Quizá me desconcertó más toparme en ese mismo capítulo con una referencia al hecho de que “unos años el arroz sale más blanco que otros, que parece más moreno, y que los naturales del reino de Valencia prefieren este al más blanco porque crece mucho más cuando se condimenta y es más sabroso; pero también se necesita más tiempo para cocerlo y consume más cantidad de agua”. Posiblemente en apoyo a lo anterior se indica que “para saber la cantidad fija de caldo que se necesita, sea cual fuere la que se pretende guisar, llevan generalmente la regla de removerlo con una cuchara de palo y antes de que repose enteramente la plantan en el centro de la vasija, y si se mantiene sin movimiento, le añaden algo más, y se repite lo mismo hasta que la cuchara se tartalee sin caerse, que es cuando tiene suficiente”. Y si al hecho de remover el arroz con una cuchara le añadimos otro tan comprometedor como es la adición de salchicha y lomo de cerdo —dos de los ingredientes incluidos en la primera receta de paella, publicada en 1857 por M. Garciarena y Mariano Muñoz—, pues tenemos las dos cosas que más se le recriminaron al popular chef televisivo británico Jamie Oliver cuando elaboró esta receta.
No deja de ser una paradoja que esta elaboración que se ha venido acomodando a lo largo del tiempo desde las riberas de la Albufera hasta adquirir la forma actual se conciba como invariable.
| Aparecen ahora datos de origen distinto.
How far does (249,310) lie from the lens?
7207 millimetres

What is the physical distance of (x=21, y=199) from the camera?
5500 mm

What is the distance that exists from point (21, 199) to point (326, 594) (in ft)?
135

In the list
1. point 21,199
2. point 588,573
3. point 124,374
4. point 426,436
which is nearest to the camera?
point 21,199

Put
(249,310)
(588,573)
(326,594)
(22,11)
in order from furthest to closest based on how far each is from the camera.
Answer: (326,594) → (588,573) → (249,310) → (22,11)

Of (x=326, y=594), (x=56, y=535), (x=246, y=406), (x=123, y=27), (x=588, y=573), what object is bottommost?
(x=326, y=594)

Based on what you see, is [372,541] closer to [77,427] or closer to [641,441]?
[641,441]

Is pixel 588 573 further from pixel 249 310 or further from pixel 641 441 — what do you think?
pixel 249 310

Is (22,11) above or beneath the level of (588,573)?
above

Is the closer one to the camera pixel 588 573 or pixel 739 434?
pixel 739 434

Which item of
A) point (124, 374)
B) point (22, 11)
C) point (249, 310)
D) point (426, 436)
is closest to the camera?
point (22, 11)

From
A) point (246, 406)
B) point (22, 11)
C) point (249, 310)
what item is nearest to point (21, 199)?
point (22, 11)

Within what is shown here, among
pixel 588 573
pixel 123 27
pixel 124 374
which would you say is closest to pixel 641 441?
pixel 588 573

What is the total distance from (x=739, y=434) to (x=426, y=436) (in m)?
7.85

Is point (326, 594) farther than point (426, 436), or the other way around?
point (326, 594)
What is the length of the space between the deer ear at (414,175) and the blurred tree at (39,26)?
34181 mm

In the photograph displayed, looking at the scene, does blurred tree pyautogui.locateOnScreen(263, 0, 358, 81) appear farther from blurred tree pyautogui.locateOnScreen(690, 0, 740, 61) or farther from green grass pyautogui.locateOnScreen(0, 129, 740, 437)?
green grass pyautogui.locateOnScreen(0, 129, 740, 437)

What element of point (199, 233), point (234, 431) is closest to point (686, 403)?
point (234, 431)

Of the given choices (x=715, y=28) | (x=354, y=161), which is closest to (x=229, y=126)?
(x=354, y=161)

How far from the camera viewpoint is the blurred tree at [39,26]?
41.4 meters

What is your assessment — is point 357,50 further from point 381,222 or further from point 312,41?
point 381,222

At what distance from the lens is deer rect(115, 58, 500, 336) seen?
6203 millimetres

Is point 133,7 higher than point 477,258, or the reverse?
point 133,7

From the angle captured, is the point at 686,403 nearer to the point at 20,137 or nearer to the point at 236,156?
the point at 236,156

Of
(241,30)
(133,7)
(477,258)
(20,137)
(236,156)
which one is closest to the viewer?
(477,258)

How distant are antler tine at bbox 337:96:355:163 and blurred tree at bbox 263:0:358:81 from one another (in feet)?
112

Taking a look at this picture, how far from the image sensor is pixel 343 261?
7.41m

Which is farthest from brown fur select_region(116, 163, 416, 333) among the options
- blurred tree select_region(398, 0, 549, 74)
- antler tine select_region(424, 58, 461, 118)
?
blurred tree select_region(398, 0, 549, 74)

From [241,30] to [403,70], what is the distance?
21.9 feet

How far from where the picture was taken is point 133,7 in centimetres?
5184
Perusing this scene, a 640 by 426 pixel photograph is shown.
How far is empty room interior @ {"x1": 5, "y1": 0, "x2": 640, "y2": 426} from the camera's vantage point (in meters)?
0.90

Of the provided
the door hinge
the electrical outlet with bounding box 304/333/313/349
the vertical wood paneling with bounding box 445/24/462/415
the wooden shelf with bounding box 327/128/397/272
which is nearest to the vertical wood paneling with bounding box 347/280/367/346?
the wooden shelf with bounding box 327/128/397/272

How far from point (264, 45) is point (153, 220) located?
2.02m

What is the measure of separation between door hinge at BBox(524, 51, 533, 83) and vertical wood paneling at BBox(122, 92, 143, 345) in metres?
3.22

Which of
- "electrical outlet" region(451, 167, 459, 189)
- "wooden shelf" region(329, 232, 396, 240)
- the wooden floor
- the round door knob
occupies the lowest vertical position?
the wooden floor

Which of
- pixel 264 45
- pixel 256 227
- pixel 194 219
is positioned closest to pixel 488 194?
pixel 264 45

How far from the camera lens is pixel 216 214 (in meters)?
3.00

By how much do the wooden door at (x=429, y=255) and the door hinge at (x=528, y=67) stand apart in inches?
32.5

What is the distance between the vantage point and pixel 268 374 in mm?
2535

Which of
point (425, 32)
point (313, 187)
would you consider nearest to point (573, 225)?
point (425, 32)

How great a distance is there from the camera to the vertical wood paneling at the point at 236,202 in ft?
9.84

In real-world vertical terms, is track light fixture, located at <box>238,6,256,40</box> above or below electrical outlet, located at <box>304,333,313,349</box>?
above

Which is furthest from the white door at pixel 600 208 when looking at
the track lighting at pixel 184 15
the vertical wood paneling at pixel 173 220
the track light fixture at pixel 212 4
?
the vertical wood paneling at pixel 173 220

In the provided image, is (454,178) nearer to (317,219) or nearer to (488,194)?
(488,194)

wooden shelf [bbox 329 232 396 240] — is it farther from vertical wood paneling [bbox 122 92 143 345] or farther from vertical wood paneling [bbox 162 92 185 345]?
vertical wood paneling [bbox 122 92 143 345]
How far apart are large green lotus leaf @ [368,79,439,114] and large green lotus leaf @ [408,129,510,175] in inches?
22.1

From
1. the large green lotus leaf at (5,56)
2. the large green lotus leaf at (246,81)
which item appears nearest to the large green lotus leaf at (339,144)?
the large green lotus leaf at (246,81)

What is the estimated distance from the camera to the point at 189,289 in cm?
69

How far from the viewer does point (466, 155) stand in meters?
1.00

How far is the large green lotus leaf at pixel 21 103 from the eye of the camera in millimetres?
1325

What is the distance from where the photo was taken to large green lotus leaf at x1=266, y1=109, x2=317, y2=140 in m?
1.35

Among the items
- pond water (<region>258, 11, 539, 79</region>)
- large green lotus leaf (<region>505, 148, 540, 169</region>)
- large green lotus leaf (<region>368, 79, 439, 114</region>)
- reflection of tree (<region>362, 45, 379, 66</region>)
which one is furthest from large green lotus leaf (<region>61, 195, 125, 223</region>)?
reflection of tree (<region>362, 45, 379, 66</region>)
Es evidente que hay platos que son intentos de viaje en el tiempo, miradas fugaces a un instante anclado en memorias colectivas. Es tentador pensar que un olor a tiempo pasado no ha cambiado nada en décadas, pero la realidad rastrea otra verdad: y ahí es cuando pienso que, si el mundo avanza y muda, descuidar la evolución de una receta o idea encerrándola entre estereotipos e imposibilitando que viva su tiempo, a su tiempo, es impedir que crezca junto a su cultura, que por otro lado nunca deja de cambiar.
Carolina de otra forma
Ingredientes
Para 4 personas
- 160 gramos de agua de cocción de garbanzos
- 320 gramos de azúcar
- 320 ml de agua
- 400 gramos de merengue
- 60 gramos de yema pasteurizada
- 1 lámina de hojaldre
- 1 huevo
- Merengue seco
- Merengue
- Cacao en polvo
- Yema untuosa
Instrucciones
1. El merengue
Juntar el azúcar y el agua y llevar a ebullición sin remover para hacer un almíbar. Por otro lado, con ayuda de unas varillas, batir el aquafaba; cuando esté montado, ir añadiendo poco a poco el almíbar mientras se continúa batiendo hasta tener un merengue. Colocar en una manga pastelera y reservar.
2. El merengue cocido
Disponer en una bandeja de horno con papel sulfurizado y escudillar el merengue. Secar a 50 grados durante 8 horas y partir en trozos irregulares. Reservar en un lugar seco.
3. La yema untuosa
Disponer la yema en un bol y cocinar al baño María a fuego muy suave hasta que se quede untuosa. Enfriar y reservar.
4. El hojaldre
Pincelar la lámina de hojaldre con huevo batido y hornear a 180 grados durante 15 minutos. Cortar en cuadrados de unos 3 centímetros.
Disponer el merengue en el medio del plato y espolvorear cacao; colocar los merengues secos y los hojaldres, y acabar con la yema untuosa.
La carolina es un dulce típico de la ciudad de Bilbao. El aquafaba es el líquido de cocción de cualquier leguminosa que por sus características tiene propiedades espumantes muy parecidas a la de la clara del huevo.